PROVIDED DATA:
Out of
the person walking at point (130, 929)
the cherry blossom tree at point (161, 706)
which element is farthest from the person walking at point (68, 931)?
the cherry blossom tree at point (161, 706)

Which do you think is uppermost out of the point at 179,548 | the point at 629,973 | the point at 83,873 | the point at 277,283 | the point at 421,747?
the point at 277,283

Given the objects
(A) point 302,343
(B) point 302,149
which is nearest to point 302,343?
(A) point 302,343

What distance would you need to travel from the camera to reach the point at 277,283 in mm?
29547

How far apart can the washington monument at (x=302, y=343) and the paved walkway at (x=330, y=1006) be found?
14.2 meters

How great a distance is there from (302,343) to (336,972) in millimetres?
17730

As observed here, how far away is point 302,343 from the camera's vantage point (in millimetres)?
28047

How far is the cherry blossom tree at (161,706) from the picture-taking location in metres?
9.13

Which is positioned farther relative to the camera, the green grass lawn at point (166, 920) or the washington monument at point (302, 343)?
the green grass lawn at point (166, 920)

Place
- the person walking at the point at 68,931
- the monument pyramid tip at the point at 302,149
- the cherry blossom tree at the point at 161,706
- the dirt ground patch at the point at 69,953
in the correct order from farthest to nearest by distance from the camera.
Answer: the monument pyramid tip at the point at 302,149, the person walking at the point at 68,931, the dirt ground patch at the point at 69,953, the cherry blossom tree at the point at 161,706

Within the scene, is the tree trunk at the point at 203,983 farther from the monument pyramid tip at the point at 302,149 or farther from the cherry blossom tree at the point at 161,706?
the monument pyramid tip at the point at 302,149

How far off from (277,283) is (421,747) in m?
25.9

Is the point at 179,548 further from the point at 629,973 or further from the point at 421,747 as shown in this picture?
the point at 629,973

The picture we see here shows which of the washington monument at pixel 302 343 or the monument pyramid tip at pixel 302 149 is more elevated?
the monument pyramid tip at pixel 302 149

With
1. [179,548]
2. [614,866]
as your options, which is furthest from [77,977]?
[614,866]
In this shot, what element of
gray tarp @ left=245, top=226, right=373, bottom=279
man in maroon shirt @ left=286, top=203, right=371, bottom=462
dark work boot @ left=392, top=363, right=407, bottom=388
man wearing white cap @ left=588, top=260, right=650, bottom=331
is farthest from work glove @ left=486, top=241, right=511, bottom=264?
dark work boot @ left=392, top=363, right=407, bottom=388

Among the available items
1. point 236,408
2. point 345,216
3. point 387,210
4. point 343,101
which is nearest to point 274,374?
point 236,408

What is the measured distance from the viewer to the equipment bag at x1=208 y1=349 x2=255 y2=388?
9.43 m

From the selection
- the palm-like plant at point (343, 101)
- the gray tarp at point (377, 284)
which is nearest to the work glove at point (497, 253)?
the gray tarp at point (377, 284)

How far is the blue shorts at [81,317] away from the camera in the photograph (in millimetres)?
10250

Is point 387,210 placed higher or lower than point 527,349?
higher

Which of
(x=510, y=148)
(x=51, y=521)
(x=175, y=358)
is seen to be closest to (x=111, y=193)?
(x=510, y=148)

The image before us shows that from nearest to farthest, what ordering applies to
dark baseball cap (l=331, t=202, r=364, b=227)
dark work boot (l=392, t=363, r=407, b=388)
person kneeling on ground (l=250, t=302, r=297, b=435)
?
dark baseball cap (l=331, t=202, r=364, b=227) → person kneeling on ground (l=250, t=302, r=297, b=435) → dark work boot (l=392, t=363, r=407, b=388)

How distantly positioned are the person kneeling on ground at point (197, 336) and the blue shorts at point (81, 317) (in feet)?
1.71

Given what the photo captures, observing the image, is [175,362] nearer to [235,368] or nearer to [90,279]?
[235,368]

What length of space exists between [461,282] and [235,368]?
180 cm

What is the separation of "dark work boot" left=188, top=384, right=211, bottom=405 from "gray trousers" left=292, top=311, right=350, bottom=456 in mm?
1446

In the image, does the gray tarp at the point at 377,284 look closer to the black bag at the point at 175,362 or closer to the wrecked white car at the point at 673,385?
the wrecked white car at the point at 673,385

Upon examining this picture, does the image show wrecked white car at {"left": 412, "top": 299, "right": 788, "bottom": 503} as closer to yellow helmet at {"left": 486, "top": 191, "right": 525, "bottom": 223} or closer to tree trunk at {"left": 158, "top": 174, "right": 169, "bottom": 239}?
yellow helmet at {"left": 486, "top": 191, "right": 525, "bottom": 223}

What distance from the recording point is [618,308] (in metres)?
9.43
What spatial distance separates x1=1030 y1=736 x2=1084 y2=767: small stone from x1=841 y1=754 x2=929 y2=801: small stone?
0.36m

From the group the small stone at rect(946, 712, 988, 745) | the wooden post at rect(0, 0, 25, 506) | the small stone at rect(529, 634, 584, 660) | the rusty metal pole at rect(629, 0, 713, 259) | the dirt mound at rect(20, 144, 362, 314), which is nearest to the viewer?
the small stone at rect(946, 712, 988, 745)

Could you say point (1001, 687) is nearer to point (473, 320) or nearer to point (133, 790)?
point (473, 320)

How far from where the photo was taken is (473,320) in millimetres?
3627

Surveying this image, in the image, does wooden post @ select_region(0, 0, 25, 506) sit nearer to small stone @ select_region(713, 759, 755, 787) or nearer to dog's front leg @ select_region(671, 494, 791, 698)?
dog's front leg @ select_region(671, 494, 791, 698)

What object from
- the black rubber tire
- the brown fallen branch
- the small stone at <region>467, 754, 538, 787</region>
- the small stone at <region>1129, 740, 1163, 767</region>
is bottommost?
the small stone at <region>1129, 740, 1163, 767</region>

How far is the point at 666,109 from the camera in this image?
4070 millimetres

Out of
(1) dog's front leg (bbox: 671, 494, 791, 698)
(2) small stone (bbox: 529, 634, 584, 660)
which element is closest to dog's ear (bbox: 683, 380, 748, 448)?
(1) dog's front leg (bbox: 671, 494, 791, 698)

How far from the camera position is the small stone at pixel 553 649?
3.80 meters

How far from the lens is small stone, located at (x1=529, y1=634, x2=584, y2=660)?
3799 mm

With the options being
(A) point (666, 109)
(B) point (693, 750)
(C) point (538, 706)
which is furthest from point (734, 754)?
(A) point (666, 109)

TASK GOAL:
Can you output, word for word, the records from the line containing "From the group" up to and including the last line of the records?

ANSWER TO THE TASK:
From the group the small stone at rect(946, 712, 988, 745) | the wooden post at rect(0, 0, 25, 506) | the small stone at rect(529, 634, 584, 660) | the rusty metal pole at rect(629, 0, 713, 259) | the dirt mound at rect(20, 144, 362, 314), which is nearest to the viewer?
the small stone at rect(946, 712, 988, 745)

Could you say point (1001, 687) is nearer to point (473, 320) or nearer to point (133, 790)?
point (473, 320)

How far from where the photo was taken is (473,320) in millimetres?
3627

Surveying this image, in the image, does wooden post @ select_region(0, 0, 25, 506) sit nearer to small stone @ select_region(713, 759, 755, 787) or nearer to dog's front leg @ select_region(671, 494, 791, 698)?
dog's front leg @ select_region(671, 494, 791, 698)

What object from
- the black rubber tire
- the brown fallen branch
- the small stone at <region>467, 754, 538, 787</region>
- the small stone at <region>1129, 740, 1163, 767</region>
is bottommost?
the small stone at <region>1129, 740, 1163, 767</region>

How far is the point at 666,109 from the camera in this image?
4070 millimetres

Out of
(1) dog's front leg (bbox: 671, 494, 791, 698)
(2) small stone (bbox: 529, 634, 584, 660)
which element is closest to dog's ear (bbox: 683, 380, 748, 448)?
(1) dog's front leg (bbox: 671, 494, 791, 698)

How far from the camera position is the small stone at pixel 553 649?
3.80 meters

How far from the lens is small stone, located at (x1=529, y1=634, x2=584, y2=660)?
3799 mm

With the options being
(A) point (666, 109)
(B) point (693, 750)
(C) point (538, 706)
which is furthest from point (734, 754)?
(A) point (666, 109)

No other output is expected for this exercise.